Toutefois, les disparités entre cantons apparaissent plus fortes encore à l'intérieur des aires linguistiques qu'entre elles. Ainsi, les cantons urbains abritent une proportion d'emplois universitaires très forte: 35,0% à Genève, 28,0% à Bâle-Ville, 23,0% dans le canton de Vaud, 22,5% à Zurich - ces cantons sont d'ailleurs rejoints par Zoug (21,9%) et un peu plus loin le Tessin (18,5%): en gros, l'armature des métropoles suisses. Les cantons moins métropolitains, ou moins centraux sont en retrait, les universitaires tirant tout de même leur épingle du jeu: Neuchâtel à 18,3%, Fribourg à 15,6% - mais Lucerne à 11,8% et Saint-Gall à 11,0%. Les chiffres les plus bas s'observent dans les cantons de périphérie, notamment en montagne - là, l'économie locale ne parvient pas à offrir beaucoup de perspectives aux diplômés de l'enseignement supérieur. C'est également vrai d'un certain nombre de cantons alémaniques de plaine: Soleure à 10,3%, Thurgovie à 9,9% - mais Argovie à 13,4% et un surprenant Schaffhouse à 16,0%.

A l'échelle locale, les déséquilibres peuvent être encore plus forts. Dans la métropole, il existe de véritables "poches" d'emplois d'universitaires. C'est assez logique autour des grands pôles de formation (l'ETHZ à Höngg: 67,8% d'universitaires dont 25,7% de docteurs; Ecublens - EPFL: 46,2% et 16,8%; le CHUV à Lausanne: 44,5% et 11,9%, par exemple). Hors hautes écoles, en termes d'emplois réservés aux titulaires d'un doctorat, certains quartiers bâlois battent tous les records avec 20% d'emplois de ce type - la marque de la recherche pharmaceutique y est nettement lisible. Les centres financiers sont également très demandeurs, au centre de Zurich comme au centre de Genève.

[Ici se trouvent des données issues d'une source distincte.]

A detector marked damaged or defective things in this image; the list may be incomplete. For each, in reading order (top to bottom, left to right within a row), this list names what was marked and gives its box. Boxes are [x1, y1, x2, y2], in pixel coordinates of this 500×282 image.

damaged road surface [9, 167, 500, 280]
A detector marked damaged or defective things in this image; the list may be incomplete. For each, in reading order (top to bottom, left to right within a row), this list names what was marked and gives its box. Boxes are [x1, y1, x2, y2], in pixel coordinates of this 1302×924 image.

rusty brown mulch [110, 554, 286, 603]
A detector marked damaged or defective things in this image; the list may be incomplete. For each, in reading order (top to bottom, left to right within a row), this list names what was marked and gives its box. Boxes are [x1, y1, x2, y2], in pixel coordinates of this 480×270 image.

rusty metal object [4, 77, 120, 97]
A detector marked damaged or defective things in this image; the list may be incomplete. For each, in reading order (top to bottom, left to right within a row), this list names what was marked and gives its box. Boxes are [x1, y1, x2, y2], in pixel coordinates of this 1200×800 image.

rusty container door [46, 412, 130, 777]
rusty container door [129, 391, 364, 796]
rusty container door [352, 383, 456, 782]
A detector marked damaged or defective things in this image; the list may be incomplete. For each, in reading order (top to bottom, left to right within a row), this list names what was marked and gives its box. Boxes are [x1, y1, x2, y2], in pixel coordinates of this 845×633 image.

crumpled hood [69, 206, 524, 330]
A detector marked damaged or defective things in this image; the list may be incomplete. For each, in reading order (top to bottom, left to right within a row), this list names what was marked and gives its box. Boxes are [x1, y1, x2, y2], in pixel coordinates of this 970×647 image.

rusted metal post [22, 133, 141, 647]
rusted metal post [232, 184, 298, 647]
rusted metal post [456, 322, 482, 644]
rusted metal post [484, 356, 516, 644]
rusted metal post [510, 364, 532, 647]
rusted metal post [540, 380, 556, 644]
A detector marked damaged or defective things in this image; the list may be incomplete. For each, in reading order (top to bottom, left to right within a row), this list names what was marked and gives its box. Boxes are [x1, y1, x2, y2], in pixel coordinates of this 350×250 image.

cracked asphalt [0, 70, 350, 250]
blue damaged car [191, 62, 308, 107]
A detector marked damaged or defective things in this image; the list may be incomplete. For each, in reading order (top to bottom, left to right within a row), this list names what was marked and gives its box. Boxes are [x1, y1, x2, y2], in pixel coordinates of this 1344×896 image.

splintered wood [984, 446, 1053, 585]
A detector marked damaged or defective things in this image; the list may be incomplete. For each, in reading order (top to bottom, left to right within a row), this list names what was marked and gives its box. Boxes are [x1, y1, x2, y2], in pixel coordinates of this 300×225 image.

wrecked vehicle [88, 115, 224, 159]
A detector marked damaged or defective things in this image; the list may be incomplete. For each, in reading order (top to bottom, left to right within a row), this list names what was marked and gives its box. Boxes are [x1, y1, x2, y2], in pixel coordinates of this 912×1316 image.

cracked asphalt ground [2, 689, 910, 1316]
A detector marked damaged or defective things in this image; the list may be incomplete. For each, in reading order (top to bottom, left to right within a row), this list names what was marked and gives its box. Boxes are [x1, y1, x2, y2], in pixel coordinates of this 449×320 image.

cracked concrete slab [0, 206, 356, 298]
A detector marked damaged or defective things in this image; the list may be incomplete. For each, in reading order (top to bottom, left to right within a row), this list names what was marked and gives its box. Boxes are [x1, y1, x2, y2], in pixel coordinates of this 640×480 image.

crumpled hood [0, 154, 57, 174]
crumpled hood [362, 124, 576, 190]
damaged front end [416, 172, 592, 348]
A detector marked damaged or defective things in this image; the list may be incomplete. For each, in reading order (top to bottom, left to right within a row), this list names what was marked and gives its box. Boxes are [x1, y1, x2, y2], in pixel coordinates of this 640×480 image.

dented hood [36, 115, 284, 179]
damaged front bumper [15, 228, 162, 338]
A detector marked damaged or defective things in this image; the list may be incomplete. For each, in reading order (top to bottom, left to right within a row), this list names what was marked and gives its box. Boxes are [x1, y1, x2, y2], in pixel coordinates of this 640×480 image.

A proximité immédiate de ces centres d'emploi qualifié, on peut toutefois très vite tomber très bas: ainsi, à moins de dix kilomètres de l'EPFL, les hauts de Morges n'offrent que 6% de leurs emplois à des universitaires, des chiffres courants dans la campagne vaudoise. On retrouve le même phénomène partout en Suisse, tout en notant que les aires situées au coeur de la métropole y échappent: ainsi sur la Côte vaudoise, bien pourvue partout, ou dans les banlieues zurichoises.

En particulier, on note qu'en métropole, les chiffres les plus bas ne s'observent pas dans les banlieues d'emploi du type de l'ouest lausannois, ou du Glattal zurichois, mais bien dans les ceintures périurbaines des agglomérations, autant qu'en région périphérique. C'est dire que la déqualification de l'emploi ne touche pas les banlieues en Suisse: les surqualifiés n'y habitent peut-être pas, mais ils vont volontiers y travailler.